See your doctor if you are distressed by persistent hair loss in you or your child and want to pursue treatment. For women who are experiencing a receding hairline (frontal fibrosing alopecia), talk with your doctor about early treatment to avoid significant permanent baldness.

Also talk to your doctor if you notice sudden or patchy hair loss or more than usual hair loss when combing or washing your or your child's hair. Sudden hair loss can signal an underlying medical condition that requires treatment.

Causes

People typically lose 50 to 100 hairs a day. This usually isn't noticeable because new hair is growing in at the same time. Hair loss occurs when new hair doesn't replace the hair that has fallen out.

Hair loss is typically related to one or more of the following factors:

  • Family history (heredity).
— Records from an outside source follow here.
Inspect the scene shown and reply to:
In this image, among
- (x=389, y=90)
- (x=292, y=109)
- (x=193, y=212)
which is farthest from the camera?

The most common cause of hair loss is a hereditary condition that happens with aging. This condition is called androgenic alopecia, male-pattern baldness and female-pattern baldness. It usually occurs gradually and in predictable patterns — a receding hairline and bald spots in men and thinning hair along the crown of the scalp in women.
  • Hormonal changes and medical conditions. A variety of conditions can cause permanent or temporary hair loss, including hormonal changes due to pregnancy, childbirth, menopause and thyroid problems. Medical conditions include alopecia areata (al-o-PEE-she-uh ar-e-A-tuh), which is immune system related and causes patchy hair loss, scalp infections such as ringworm, and a hair-pulling disorder called trichotillomania (trik-o-til-o-MAY-nee-uh).
  • Medications and supplements. Hair loss can be a side effect of certain drugs, such as those used for cancer, arthritis, depression, heart problems, gout and high blood pressure.
  • Radiation therapy to the head. The hair may not grow back the same as it was before.
  • A very stressful event. Many people experience a general thinning of hair several months after a physical or emotional shock. This type of hair loss is temporary.
  • Hairstyles and treatments. Excessive hairstyling or hairstyles that pull your hair tight, such as pigtails or cornrows, can cause a type of hair loss called traction alopecia. Hot-oil hair treatments and permanents also can cause hair to fall out. If scarring occurs, hair loss could be permanent.

Risk factors

A number of factors can increase your risk of hair loss, including:

  • A family history of balding on your mother's or father's side
  • Age
  • Significant weight loss
  • Certain medical conditions, such as diabetes and lupus
  • Stress
  • Poor nutrition

Prevention

Most baldness is caused by genetics (male-pattern baldness and female-pattern baldness). This type of hair loss is not preventable.

These tips may help you avoid preventable types of hair loss:

  • Be gentle with your hair. Use a detangler and avoid tugging when brushing and combing, especially when your hair is wet. A wide-toothed comb might help prevent pulling out hair. Avoid harsh treatments such as hot rollers, curling irons, hot-oil treatments and permanents. Limit the tension on hair from styles that use rubber bands, barrettes and braids.
  • Ask your doctor about medications and supplements you take that might cause hair loss.
  • Protect your hair from sunlight and other sources of ultraviolet light.
  • Stop smoking. Some studies show an association between smoking and baldness in men.
  • If you're being treated with chemotherapy, ask your doctor about a cooling cap. This cap can reduce your risk of losing hair during chemotherapy.